Segment Start: Records for this exercise

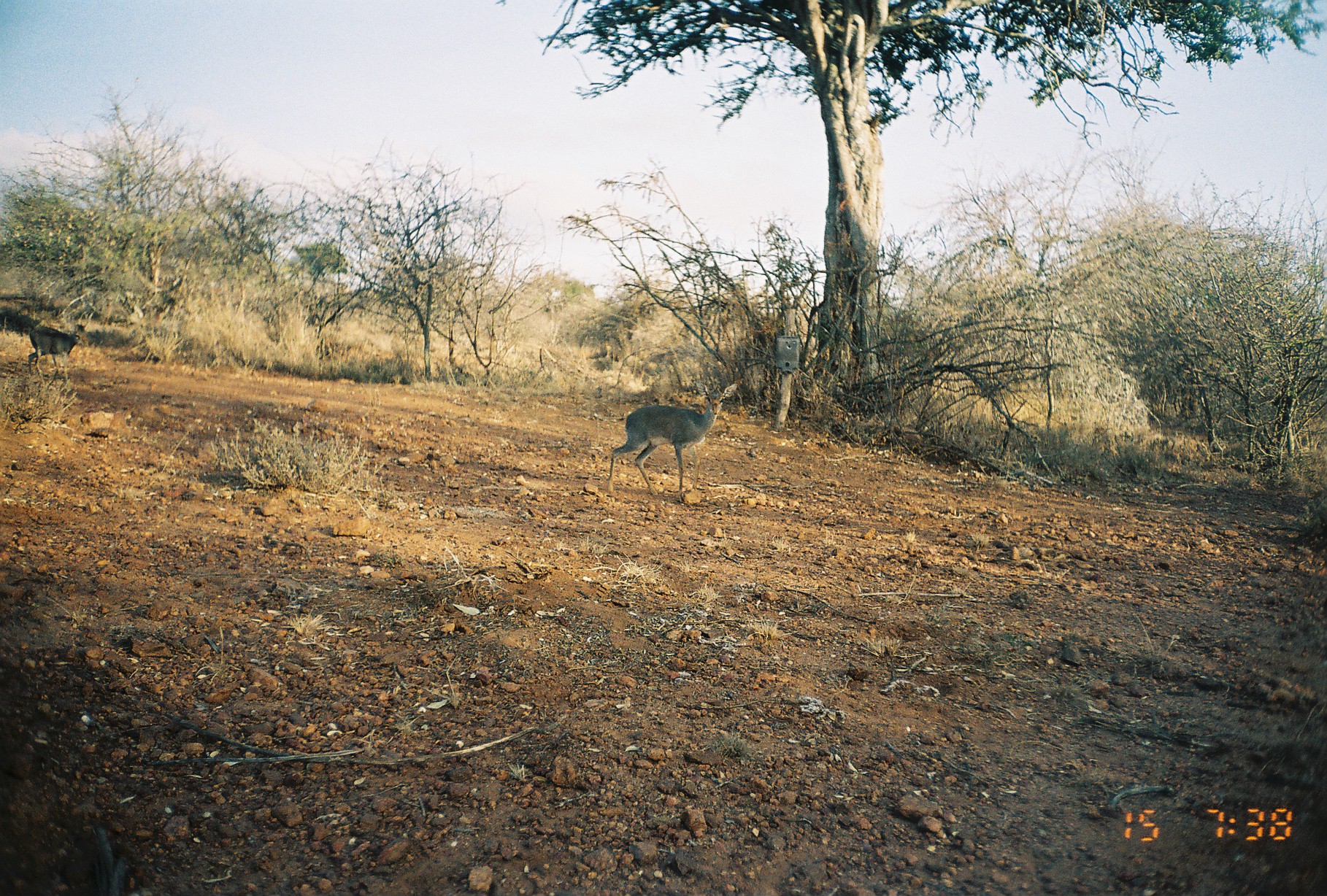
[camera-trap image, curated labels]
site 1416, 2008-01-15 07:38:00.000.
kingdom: Animalia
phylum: Chordata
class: Mammalia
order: Artiodactyla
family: Bovidae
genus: Madoqua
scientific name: Madoqua guentheri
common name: günther's dik-dik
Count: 2.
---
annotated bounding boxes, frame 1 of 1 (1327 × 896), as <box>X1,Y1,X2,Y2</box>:
madoqua guentheri: <box>606,379,737,494</box>; <box>25,325,84,377</box>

Segment End: Records for this exercise

Give again only the lines of the material above that run from the one with "genus: Madoqua" through the end, both included, exactly as they appear.

genus: Madoqua
scientific name: Madoqua guentheri
common name: günther's dik-dik
Count: 2.
---
annotated bounding boxes, frame 1 of 1 (1327 × 896), as <box>X1,Y1,X2,Y2</box>:
madoqua guentheri: <box>606,379,737,494</box>; <box>25,325,84,377</box>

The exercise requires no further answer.